Por Guilherme Whitaker em 20/04/2012 16:49


O Curta TV deste domingo, dia 22 de abril, vai falar sobre cinema e política. O programa vai traçar um panorama sobre o cinema engajado defendido por diretores de várias gerações, que revelaram verdadeiras obras primas por um mundo melhor não só em longas, mas também em muitos curtas-metragens.

O ponto de partida foi o surgimento do cinema novo na década de 1960, que inaugurou um novo tempo na cinematografia brasileira. Criado no Centro Popular de Cultura – o CPC, o movimento capitaneado por Glauber Rocha, Joaquim Pedro de Andrade, Nelson Pereira dos Santos, Leon Hirzman entre outros grandes nomes, pensava o cinema como um meio de transformar a realidade, denunciando as enormes diferenças sociais do país e apontando a sua câmera para as contradições históricas da nossa política.

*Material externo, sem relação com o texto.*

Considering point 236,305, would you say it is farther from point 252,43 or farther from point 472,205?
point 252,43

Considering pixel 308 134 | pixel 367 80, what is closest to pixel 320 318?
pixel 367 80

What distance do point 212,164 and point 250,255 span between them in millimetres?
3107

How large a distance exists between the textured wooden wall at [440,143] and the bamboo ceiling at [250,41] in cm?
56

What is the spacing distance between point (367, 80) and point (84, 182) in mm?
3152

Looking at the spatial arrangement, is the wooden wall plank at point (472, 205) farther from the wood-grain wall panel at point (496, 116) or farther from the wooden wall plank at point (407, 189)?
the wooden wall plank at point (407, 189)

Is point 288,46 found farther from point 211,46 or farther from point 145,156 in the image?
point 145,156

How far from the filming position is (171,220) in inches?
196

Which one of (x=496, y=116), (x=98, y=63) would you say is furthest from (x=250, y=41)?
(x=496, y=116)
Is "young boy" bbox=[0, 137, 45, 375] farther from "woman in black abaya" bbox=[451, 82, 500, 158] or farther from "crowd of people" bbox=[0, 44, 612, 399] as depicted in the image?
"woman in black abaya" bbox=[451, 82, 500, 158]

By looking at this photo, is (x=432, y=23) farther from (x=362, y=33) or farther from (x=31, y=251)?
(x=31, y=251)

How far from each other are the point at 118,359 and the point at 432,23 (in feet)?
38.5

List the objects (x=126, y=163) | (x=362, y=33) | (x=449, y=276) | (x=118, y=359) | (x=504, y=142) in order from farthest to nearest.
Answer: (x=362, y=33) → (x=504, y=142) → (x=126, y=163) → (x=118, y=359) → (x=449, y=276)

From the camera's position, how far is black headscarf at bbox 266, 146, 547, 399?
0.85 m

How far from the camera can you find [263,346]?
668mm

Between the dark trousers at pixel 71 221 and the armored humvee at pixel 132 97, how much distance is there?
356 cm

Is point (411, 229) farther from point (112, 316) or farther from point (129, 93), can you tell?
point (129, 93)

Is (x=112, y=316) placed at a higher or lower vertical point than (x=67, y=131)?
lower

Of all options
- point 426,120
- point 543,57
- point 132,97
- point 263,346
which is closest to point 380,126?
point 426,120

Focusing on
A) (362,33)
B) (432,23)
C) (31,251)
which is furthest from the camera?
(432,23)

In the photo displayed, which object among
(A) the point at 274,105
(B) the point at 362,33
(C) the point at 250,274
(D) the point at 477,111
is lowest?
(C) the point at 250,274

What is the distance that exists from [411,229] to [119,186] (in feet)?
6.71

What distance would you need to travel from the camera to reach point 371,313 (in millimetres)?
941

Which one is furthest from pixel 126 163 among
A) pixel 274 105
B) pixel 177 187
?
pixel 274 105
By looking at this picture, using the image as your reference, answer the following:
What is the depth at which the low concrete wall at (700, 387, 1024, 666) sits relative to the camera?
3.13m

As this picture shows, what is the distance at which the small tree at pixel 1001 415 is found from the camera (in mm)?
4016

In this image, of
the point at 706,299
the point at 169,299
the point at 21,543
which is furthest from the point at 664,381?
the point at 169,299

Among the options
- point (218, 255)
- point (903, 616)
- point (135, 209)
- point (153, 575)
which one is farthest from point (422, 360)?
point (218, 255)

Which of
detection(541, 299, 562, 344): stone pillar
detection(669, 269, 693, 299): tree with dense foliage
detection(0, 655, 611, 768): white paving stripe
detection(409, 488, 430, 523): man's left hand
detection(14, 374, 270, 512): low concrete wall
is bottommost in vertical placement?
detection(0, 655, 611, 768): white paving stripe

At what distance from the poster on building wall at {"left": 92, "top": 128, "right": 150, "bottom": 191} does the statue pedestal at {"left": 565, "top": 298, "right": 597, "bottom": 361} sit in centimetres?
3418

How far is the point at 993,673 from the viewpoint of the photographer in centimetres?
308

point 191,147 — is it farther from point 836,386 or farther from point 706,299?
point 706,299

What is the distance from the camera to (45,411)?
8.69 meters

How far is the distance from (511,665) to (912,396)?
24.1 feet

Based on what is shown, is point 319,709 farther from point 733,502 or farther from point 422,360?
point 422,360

O programa resgatou no acervo imagens do longa Cinco Vezes Favela, que reúne cinco curtas de estreia de diretores desta geração. O filme é considerado um marco do cinema engajado.

O Curta TV mostra ainda como as gerações seguintes, mesmo movidas por contextos diferentes, prosseguiram no caminho do cinema comprometido com a realidade. Uma temática muito filmada é o golpe militar de 1964, que mais de quatro décadas depois, ainda inspira a maioria dos filmes de teor político realizados no Brasil.

O público vai assistir imagens do curta Liberdade Ainda que a Tardinha, de Luiz Guimarães Castro, que fala da passagem do grupo teatral Living Theatre pelo Brasil na década de 1970 e sua prisão em Ouro Preto, Minas Gerais. O filme narra esta história a partir da transformação que esta prisão provoca na vida e um jovem.

Vai ver também imagens de O Quintal dos Guerrilheiros, de João Massarolo. Este é outro filme que registra a repressão política através de uma poética fogueira intelectual. Nele, três amigos, vividos por Caio Blat, Cinthya Falabella e Rafael Primo, se reúnem no quintal de uma casa para queimarem livros e filmes proibidos pela ditadura.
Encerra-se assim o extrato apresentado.